A brace of popular science articles on aging research were recently published at the Economist. Like many of these views from a distance written by journalists on the outside, peering into the field, one must assume that its existence is largely the result of the sizable investments made over the last two years into the development of therapies based on partial reprogramming. The Altos Labs funding in particular represented a meaningful fraction of all investment into biotech made that year. That tends to attract attention. From there, an investigator would notice an additional broad focus on cellular senescence, many companies and research groups working towards the development of senolytic therapies to clear senescent cells from aged tissues.
After that, however, there are few obvious high points for the outside observer to focus on. Epigenetic clocks, perhaps. The relentless self-promoters such as David Sinclair. But it quickly starts to become harder to figure out what is going on, which of the hundreds of small biotech companies and research groups in the field, trying to treat age-related disease by focusing on mechanisms of aging, are important. It is certainly the case that theories of aging abound, and researchers disagree on which paths are best. A sizable fraction of the progress of the next twenty years in the matter of treating aging as a medical condition will arise not because of the where the mainstream is focused, but will occur because a few small biotech companies tried something and it turned out to be far more useful than most of the community expected it to be.
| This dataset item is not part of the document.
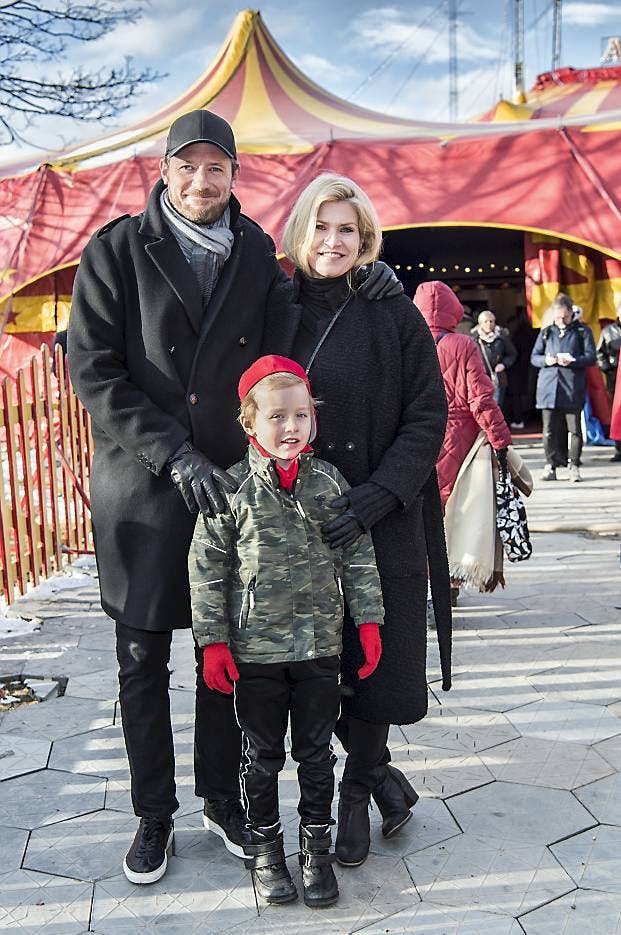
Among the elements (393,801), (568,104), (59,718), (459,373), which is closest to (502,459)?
(459,373)

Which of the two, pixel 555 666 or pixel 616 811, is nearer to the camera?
pixel 616 811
There are advantages and disadvantages to the way in which distribution of funding tends to follow a power law. The projects at the top of the list, such as partial reprogramming, will definitely have enough funds to determine whether or not these are good approaches to rejuvenation. If they fail, then on to the next. Something will be accomplished, one way or another. But aging is a complex process of many different mechanisms, and many different approaches to therapy will be needed, not just one. Exploring the potential of the rest of the projects, underneath those at the top of the list, is just as necessary in the long run.
Slowing, let alone reversing, the process of ageing was once alchemical fantasy. Now it is a subject of serious research and investment. Peter Thiel, a co-founder of PayPal, Larry Page and Sergey Brin, co-founders of Google, and Jeff Bezos, founder of Amazon, have all invested in, and often been instrumental in the creation of, firms trying to prolong lifespan and healthspan. In March Sam Altman, the head of OpenAI, revealed that two years ago he had invested $180m in Retro Biosciences, a Silicon Valley firm founded with the goal of adding ten years to healthy human lifespans.
Beneath the forest canopy of firms backed by tech royalty an undergrowth of more conventionally financed startups is working on drugs that might slow or stall some aspects of ageing. Even closer to the ground, the idea is catching on of prolonging lifespan and healthspan using pills and potions that are already available, in addition to (and sometimes instead of) the conventional approach of diet, exercise, and early-to-bed. A culture of do-it-yourself lifespan extension is emerging, at least in affluent places endowed with the sort of technical expertise and technological hubris identified with Silicon Valley.
Many in mainstream science and medicine look at all this slightly askance. That is understandable. It is an area which attracts chancers and charlatans as well as those with more decent motives, and its history is littered with "breakthroughs" that have led more or less nowhere. America's Food and Drug Administration does not recognise "old age" as a disease state, and thus as a suitable target for therapy. Nevertheless, evidence has been accumulating that such research might have something to offer.
Some established drugs really do seem to extend life, at least in mice. That offers both the possibility that they might do so in people and some insight into the processes involved. The ever-greater ease with which genes can be edited helps such investigations, as does access to large amounts of gene-sequence data. The ability to produce personalised stem cells, which stay forever young, has opened up new therapeutic options. And new diagnostic tools are now offering scientists means to calculate the "biological ages" of bodies and organs and compare them with actual calendar ages. In principle this allows longevity studies to achieve convincing results in less than a lifetime.
Another reason for hope is that the physiological details of ageing are becoming clearer. In particular, those researching the question have been able to divide the problem into bite-sized chunks that can, to some extent, be tackled individually. Researchers have proposed 12 hallmarks of ageing chosen on the basis that they are all things which typically get worse with age, which accelerate ageing if stimulated and which seem to slow it down if treated. Some of these smaller (if often still huge) problems are attractive targets for intervention in their own right; chronic inflammation, for example, or the build-up of aberrant proteins seen in Alzheimer's disease. George Church of Harvard University, a biotech guru unafraid of the unorthodox, thinks the approach could offer more than that: identify and deal with each of the components separately and you may find you have solved the problem in its entirety.